**REQUIRED TASK 1**
Can you copy, word for word, the passage of the Bread Financial stock article that begins with "Today: 29 April" and ends with "in the session."?

**SELECTION**
═══

Today: 29 April 2026
Bread Financial (BFH) stock slides on Trump’s 10% credit-card rate cap push; what’s next

Bread Financial (BFH) stock slides on Trump’s 10% credit-card rate cap push; what’s next

New York, Jan 12, 2026, 15:08 EST — Regular session

  • Bread Financial shares dropped roughly 11% amid a selloff in credit-card lenders triggered by news of rate caps.
  • Trump proposed a one-year 10% cap on credit card interest rates beginning Jan. 20, but offered no details on how it would be enforced.
  • Investors are focused on both the legal and political developments, as well as what lenders reveal during earnings calls.

Bread Financial Holdings’ shares dropped 10.8% to $71.65 in afternoon trading Monday, hitting a low of $70.06 earlier in the session.

The move came after President Donald Trump proposed capping credit card interest rates at 10% for one year, beginning Jan. 20. However, Trump didn’t explain how he would enforce compliance among companies.

Why it matters now: Credit cards function as “revolving credit,” letting borrowers carry balances and pay them off gradually. Issuers depend on interest income both to cover defaults and to finance perks. Truist Securities cautioned that the proposal “would swing the business to unprofitable if enacted,” with subprime cards facing the biggest blow. Reuters

The selloff hit consumer-credit stocks hard. Synchrony Financial plunged 8.7%, Capital One tumbled 7.4%, and American Express declined 4.5%.

═══

**MATERIAL SHOWN**
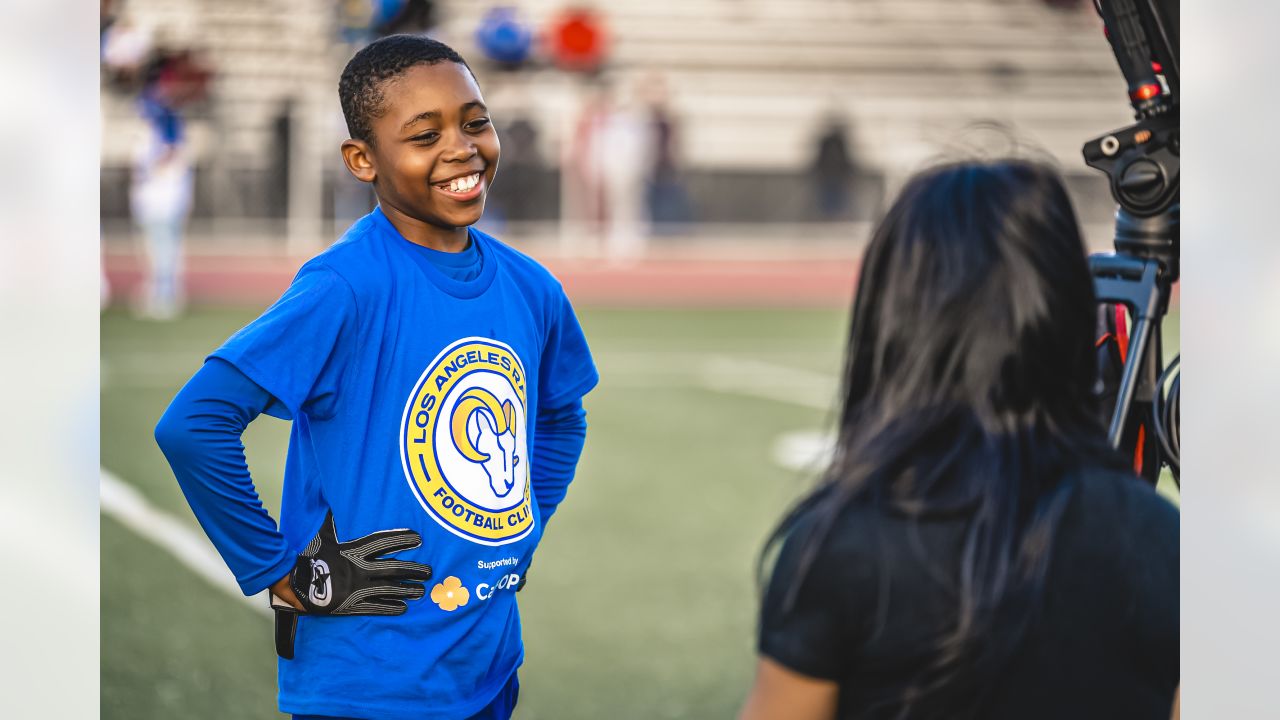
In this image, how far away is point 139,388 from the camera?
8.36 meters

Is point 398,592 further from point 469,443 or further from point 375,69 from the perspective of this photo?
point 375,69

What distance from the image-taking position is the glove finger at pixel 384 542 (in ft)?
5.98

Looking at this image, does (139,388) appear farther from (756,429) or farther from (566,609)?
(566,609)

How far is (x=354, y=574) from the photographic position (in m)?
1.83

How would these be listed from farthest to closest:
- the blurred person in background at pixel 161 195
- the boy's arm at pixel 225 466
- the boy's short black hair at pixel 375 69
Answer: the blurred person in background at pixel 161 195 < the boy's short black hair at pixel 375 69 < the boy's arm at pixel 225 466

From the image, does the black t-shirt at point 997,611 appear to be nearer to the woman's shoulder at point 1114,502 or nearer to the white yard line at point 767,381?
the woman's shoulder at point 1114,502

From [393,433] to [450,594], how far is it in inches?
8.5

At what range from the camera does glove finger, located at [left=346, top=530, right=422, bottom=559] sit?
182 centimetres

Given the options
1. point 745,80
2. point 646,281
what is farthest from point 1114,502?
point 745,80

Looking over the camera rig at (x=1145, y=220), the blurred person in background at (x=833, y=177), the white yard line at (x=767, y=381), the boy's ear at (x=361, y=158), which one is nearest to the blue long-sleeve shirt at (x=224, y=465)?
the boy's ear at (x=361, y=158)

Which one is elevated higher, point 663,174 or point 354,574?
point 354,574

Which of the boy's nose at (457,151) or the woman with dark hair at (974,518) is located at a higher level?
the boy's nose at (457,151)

═══

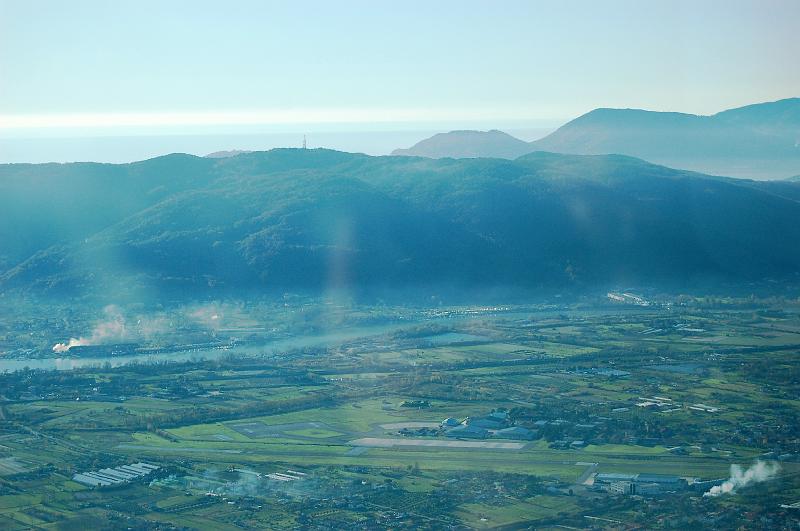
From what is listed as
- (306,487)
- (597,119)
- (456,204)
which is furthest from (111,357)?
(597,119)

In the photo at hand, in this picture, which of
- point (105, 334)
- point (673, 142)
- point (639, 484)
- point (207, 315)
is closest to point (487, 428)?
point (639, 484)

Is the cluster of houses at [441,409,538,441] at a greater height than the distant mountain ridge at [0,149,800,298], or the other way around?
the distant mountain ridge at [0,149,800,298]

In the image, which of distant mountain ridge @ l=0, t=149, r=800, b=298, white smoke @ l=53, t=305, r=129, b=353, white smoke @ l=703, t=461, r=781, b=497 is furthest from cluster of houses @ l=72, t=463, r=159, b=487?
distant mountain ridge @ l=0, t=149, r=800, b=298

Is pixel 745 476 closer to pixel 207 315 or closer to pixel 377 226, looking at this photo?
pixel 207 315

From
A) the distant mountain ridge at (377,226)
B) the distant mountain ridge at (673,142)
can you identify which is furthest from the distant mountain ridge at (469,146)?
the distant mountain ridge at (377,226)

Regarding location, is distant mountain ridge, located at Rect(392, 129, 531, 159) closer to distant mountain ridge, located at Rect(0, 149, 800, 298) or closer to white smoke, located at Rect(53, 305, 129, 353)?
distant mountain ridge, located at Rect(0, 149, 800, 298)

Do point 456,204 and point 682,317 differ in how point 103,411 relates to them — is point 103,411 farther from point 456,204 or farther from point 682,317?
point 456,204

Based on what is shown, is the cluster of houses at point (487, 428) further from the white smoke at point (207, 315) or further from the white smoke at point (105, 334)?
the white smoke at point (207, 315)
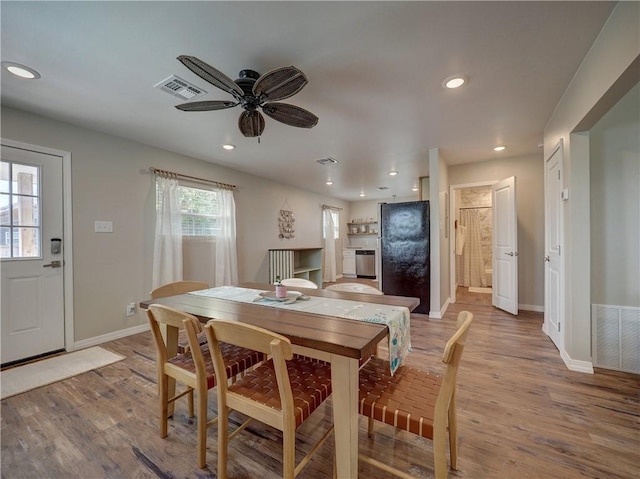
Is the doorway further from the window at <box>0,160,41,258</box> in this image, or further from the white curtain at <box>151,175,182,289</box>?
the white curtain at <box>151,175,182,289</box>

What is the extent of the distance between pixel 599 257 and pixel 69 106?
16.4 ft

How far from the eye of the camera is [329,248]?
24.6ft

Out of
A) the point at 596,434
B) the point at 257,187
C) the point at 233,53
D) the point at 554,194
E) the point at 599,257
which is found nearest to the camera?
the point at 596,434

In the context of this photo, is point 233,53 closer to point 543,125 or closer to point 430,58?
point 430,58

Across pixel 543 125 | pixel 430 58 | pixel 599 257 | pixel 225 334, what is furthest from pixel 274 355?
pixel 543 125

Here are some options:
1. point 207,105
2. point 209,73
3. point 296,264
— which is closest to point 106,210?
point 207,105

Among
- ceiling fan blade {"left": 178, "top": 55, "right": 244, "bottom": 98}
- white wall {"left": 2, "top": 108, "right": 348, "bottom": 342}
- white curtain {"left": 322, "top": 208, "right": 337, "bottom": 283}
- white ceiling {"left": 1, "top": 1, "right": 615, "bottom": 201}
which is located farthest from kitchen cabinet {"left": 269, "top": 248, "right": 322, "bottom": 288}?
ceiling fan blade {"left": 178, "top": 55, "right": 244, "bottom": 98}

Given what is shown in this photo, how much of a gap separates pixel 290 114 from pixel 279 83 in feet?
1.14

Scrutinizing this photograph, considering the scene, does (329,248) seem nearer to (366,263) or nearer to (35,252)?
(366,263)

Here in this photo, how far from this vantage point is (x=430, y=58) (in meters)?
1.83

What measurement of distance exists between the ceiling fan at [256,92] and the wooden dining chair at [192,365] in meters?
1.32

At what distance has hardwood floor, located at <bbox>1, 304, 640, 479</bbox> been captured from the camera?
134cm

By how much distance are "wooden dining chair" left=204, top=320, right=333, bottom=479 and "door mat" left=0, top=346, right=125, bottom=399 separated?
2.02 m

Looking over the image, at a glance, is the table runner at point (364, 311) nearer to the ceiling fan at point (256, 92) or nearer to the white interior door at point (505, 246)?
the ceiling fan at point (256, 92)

═══

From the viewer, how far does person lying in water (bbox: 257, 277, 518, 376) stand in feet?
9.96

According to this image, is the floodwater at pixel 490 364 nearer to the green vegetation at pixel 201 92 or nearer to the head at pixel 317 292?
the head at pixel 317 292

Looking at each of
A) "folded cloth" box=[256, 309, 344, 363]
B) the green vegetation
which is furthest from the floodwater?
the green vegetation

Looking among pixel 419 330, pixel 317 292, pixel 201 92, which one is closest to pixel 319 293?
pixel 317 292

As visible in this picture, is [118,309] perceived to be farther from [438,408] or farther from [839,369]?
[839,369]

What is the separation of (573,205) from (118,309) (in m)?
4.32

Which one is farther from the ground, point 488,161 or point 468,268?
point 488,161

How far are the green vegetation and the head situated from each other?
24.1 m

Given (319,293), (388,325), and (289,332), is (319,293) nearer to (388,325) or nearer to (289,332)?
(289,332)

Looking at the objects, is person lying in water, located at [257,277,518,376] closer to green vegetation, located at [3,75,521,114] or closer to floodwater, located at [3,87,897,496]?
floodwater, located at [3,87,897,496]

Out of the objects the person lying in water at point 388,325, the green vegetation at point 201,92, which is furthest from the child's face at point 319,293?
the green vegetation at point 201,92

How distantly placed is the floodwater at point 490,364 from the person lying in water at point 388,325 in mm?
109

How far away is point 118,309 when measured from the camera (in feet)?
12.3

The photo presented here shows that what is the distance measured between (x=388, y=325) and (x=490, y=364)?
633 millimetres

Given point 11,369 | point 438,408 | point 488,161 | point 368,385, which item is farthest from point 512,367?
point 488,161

═══

**REQUIRED TASK 2**
Could you put the lines of the entries from the one containing "In this image, how" through the one containing "Answer: the blurred" into a Markdown table with the columns Row and Line, numbering each line and skipping blank ones?

**CORRECT OUTPUT 1**
Today: 29 April 2026
Bread Financial (BFH) stock slides on Trump’s 10% credit-card rate cap push; what’s next

Bread Financial (BFH) stock slides on Trump’s 10% credit-card rate cap push; what’s next

New York, Jan 12, 2026, 15:08 EST — Regular session

  • Bread Financial shares dropped roughly 11% amid a selloff in credit-card lenders triggered by news of rate caps.
  • Trump proposed a one-year 10% cap on credit card interest rates beginning Jan. 20, but offered no details on how it would be enforced.
  • Investors are focused on both the legal and political developments, as well as what lenders reveal during earnings calls.

Bread Financial Holdings’ shares dropped 10.8% to $71.65 in afternoon trading Monday, hitting a low of $70.06 earlier in the session.

**CORRECT OUTPUT 2**
| Row | Line |
|---|---|
| 1 | In this image, how far away is point 139,388 from the camera? |
| 2 | 8.36 meters |
| 3 | Is point 398,592 further from point 469,443 or further from point 375,69 from the perspective of this photo? |
| 4 | point 375,69 |
| 5 | What distance from the image-taking position is the glove finger at pixel 384 542 (in ft)? |
| 6 | 5.98 |
| 7 | Looking at this image, does (139,388) appear farther from (756,429) or farther from (566,609)? |
| 8 | (566,609) |
| 9 | How far is (x=354, y=574) from the photographic position (in m)? |
| 10 | 1.83 |
| 11 | How would these be listed from farthest to closest: |
| 12 | - the blurred person in background at pixel 161 195 |
| 13 | - the boy's arm at pixel 225 466 |
| 14 | - the boy's short black hair at pixel 375 69 |
| 15 | Answer: the blurred person in background at pixel 161 195 < the boy's short black hair at pixel 375 69 < the boy's arm at pixel 225 466 |